Directive |
Please select every line of the items below that contains the word "nearest", and copy each one. Case counts.

— start Records supplied —

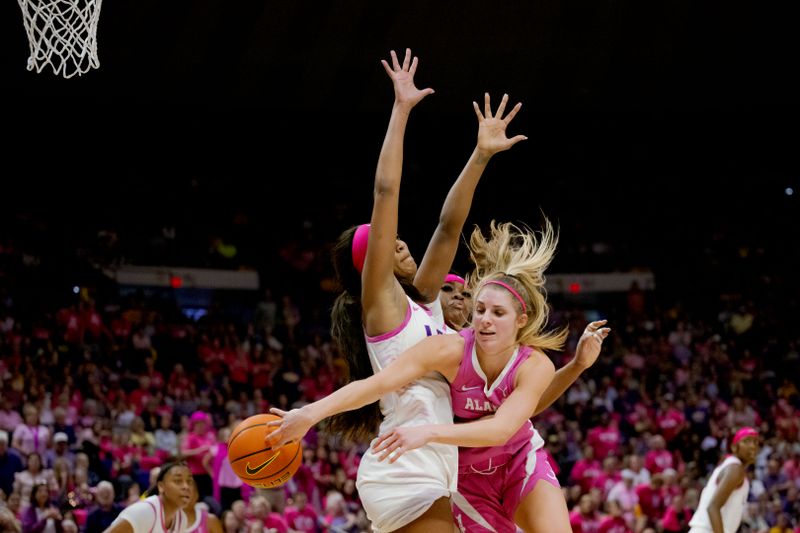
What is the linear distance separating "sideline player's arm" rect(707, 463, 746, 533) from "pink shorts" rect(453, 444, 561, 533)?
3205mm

— end Records supplied —
— start Records supplied —

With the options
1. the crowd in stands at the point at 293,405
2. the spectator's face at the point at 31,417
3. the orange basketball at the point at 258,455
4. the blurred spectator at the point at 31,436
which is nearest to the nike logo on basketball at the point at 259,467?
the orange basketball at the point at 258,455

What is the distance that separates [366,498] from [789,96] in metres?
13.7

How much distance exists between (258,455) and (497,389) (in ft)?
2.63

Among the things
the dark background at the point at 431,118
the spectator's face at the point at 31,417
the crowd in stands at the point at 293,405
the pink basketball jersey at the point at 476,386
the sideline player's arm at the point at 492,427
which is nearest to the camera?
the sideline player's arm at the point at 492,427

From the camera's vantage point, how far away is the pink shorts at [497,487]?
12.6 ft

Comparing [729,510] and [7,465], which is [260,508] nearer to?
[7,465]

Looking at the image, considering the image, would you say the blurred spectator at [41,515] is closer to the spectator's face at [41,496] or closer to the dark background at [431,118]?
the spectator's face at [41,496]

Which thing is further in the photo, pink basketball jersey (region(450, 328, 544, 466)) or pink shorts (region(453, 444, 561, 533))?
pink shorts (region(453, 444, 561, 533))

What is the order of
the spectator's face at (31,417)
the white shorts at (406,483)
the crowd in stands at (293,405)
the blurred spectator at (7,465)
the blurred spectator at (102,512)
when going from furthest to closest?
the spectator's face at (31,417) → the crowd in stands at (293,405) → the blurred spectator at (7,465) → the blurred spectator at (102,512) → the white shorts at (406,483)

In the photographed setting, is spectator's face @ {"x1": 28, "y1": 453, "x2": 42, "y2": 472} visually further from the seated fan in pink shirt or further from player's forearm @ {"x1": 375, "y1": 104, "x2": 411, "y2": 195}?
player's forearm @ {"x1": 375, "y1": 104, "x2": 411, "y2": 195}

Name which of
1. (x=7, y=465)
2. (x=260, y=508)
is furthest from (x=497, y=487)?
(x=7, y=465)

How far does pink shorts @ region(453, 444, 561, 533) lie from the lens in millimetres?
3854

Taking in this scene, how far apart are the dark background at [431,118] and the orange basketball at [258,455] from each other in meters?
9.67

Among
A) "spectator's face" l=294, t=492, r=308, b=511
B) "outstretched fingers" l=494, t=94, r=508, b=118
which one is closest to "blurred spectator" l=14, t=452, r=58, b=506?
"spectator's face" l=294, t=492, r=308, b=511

— end Records supplied —

Expected output |
which is nearest to the nike logo on basketball at the point at 259,467?
which is nearest to the camera?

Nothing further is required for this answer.